■ **Action item A**: From the article on Nigeria's election, return the part that begins at the words "He has reportedly" and stops after the words "more Christians live.", copied word for word.
■ **Action item B**: Write the next part of the article on Nigeria's election, picking up right after its last sentence.

■ **Selected excerpt**:

-*-*-

He has reportedly sought a postponement of the polls by the electoral commission.
As millions of people have been forced into refugee shelters to escape violence, the election commission is preparing to put up ballot boxes at the various camps, but its capacity to pull it off is under scrutiny, given its already floundering resources.
Religion
Christians and Muslims, who make up one half each of Africa's most populous nation, have already created faultlines between the country's north, dominated by Muslims, and the wealthier south where more Christians live.
This election will also likely see the two religious groups pitted against each other, with President Goodluck Jonathan expected to get Christian backing, while the Muslims are likely to root for Muhammad Buhari, a former military dictator of Nigeria who is now the presidential face for the All Progressives Congress.
The 2011 riots, which left 800 dead after Buhari lost the election, serves a chilling reminder of where this election could be headed.
After Buhari lost the election to Jonathan in 2011, seen largely as a fair election, his Muslim supporters killed hundreds of Christians in the northern states, while Muslim minorities in Christian towns in the south were hounded by Christian mobs.
In an alarming trend ahead of the upcoming elections, several local politicians are said to have armed their supporters, with reports suggesting an influx of illegal arms weeks before the polls, according to The Washington Post.
Close Contest
This will mark the first electoral contest between the two major parties in Nigeria - the incumbent People's Democratic Party is facing a stiff rivalry from the recently formed All Progressives Congress, a coalition that has brought several opposition parties together.
Since 1999, when the country moved from military dictatorship to democracy, the PDP has easily lapped up every election.
But now, tensions are rising as Jonathan has already lost many of his government members to the opposition coalition, who have complete faith in Buhari to take on the increasingly dangerous Boko Haram.
"He is a no-nonsense person who will not tolerate Boko Haram," one Jonathon defector told NBC News.
But voters seem to be torn between choosing a more effective leader and safeguarding their communities.

-*-*-

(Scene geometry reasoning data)

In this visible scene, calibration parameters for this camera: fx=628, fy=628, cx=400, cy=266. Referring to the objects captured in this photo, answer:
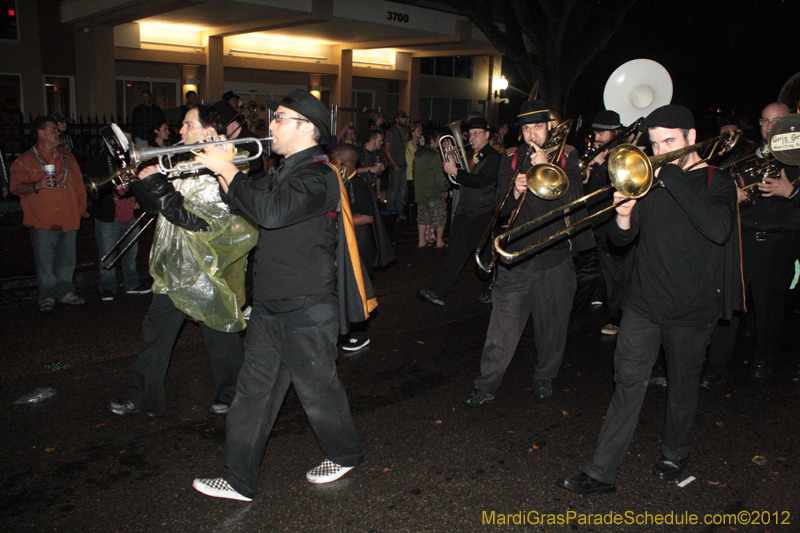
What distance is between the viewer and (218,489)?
324 cm

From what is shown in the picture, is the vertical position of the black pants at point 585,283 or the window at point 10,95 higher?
the window at point 10,95

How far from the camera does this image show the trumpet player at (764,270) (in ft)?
16.0

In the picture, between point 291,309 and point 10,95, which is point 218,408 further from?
point 10,95

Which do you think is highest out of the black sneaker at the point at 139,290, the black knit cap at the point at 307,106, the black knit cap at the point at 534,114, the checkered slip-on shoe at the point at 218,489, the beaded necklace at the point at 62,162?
the black knit cap at the point at 534,114

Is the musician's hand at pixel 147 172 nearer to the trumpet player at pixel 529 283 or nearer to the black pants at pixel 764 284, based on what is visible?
the trumpet player at pixel 529 283

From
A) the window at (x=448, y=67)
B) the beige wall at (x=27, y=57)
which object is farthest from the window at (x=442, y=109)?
the beige wall at (x=27, y=57)

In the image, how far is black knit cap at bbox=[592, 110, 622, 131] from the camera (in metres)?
6.17

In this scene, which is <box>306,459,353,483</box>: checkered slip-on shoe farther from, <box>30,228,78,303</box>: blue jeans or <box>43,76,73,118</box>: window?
<box>43,76,73,118</box>: window

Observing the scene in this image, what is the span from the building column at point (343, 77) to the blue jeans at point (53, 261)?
16.1m

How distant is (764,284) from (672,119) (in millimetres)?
2529

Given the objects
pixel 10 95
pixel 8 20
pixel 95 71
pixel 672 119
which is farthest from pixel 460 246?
pixel 8 20

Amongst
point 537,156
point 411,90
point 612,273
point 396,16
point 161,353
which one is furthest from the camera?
point 411,90

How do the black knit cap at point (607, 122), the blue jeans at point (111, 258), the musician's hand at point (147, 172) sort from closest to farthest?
1. the musician's hand at point (147, 172)
2. the black knit cap at point (607, 122)
3. the blue jeans at point (111, 258)

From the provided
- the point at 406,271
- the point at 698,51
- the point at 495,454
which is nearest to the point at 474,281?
the point at 406,271
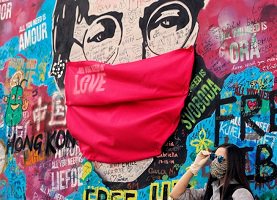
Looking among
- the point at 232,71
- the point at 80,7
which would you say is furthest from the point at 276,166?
the point at 80,7

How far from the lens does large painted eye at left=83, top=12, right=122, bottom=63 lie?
22.5ft

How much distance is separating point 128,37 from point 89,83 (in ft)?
2.22

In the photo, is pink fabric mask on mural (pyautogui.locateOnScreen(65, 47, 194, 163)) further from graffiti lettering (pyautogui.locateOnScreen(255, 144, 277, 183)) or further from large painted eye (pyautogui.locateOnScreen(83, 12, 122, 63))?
graffiti lettering (pyautogui.locateOnScreen(255, 144, 277, 183))

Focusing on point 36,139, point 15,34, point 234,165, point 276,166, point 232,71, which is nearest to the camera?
point 234,165

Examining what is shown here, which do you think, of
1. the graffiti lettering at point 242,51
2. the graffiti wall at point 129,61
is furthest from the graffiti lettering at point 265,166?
the graffiti lettering at point 242,51

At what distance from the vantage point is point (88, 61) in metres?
7.02

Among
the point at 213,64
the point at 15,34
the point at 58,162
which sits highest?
the point at 15,34

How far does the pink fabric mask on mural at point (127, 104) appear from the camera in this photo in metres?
6.11

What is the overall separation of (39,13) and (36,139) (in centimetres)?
160

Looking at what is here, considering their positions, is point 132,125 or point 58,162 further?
point 58,162

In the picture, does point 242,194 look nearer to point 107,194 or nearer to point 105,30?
point 107,194

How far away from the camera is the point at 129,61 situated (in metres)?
6.63

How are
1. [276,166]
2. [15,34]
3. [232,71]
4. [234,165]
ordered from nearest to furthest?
1. [234,165]
2. [276,166]
3. [232,71]
4. [15,34]

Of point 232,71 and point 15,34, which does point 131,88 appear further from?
point 15,34
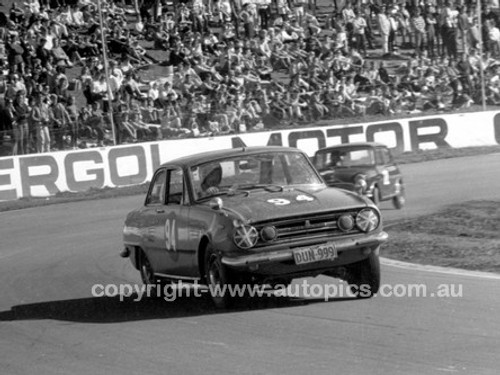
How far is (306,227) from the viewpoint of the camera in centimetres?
927

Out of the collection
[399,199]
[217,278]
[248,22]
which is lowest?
[399,199]

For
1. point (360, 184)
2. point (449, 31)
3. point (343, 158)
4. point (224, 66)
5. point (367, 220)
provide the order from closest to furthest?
point (367, 220) → point (360, 184) → point (343, 158) → point (224, 66) → point (449, 31)

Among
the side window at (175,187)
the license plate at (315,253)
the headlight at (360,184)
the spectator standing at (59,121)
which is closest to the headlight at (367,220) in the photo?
the license plate at (315,253)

-*-*-

■ **Response area A**:
He has reportedly sought a postponement of the polls by the electoral commission.
As millions of people have been forced into refugee shelters to escape violence, the election commission is preparing to put up ballot boxes at the various camps, but its capacity to pull it off is under scrutiny, given its already floundering resources.
Religion
Christians and Muslims, who make up one half each of Africa's most populous nation, have already created faultlines between the country's north, dominated by Muslims, and the wealthier south where more Christians live.

■ **Response area B**:
"If the Christian leader does not have what it takes to provide good leadership I will not vote for him merely because he is a Christian. However, I will make a choice between that Christian leader and a Muslim leader who may not guarantee freedom of religion... so to that extent I may lean to the Christian leader but that is not how it should be," a voter Arome Okwori told BBC.
But even while several in the Christian community perceive Buhari as an Islamist hard-liner, a spokesperson for his party dismissed it as "mischievous talk."
"Gen Buhari believes in the secular nature of Nigeria. "He is not a religious bigot. He is not a fundamentalist. That is mischievous talk," Lai Mohammed, a spokesman for the All Progressive Congress (APC) told BBC.
International Pressure
The Nigerian elections will be a key focus of the global community more than ever before, juxtaposed with the horrific violence by Boko Haram, which has earned international ire for its crimes, including its kidnapping of 200 schoolgirls last year.
Former president Olusegun Obasanjo on Sunday asked Nigerians to not disappoint in the upcoming elections, stating that the world is watching.
"The elections are crucial and the international community is watching us. We should not disappoint them, by ensuring that the elections are free and fair. This election is for progress and development of this great country and should be devoid of sentiments, like religion, ethnic and nepotism," Obasanjo said at an event, according to Nigeria's The Guardian.
Apart from just observing, the international community is likely to implore the two parties as well as the nation's military to ensure that the electoral process is carried out smoothly and does not tread the same violent path as the previous one.